▶ Exercise instructions: Echo every line of the listing below word for word, without changing anything.

-- Begin --

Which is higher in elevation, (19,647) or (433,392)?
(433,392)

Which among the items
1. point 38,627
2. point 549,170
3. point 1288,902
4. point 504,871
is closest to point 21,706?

-- End --

▶ The result:
Which is higher in elevation, (19,647) or (433,392)?
(433,392)

Which among the items
1. point 38,627
2. point 549,170
3. point 1288,902
4. point 504,871
is closest to point 21,706?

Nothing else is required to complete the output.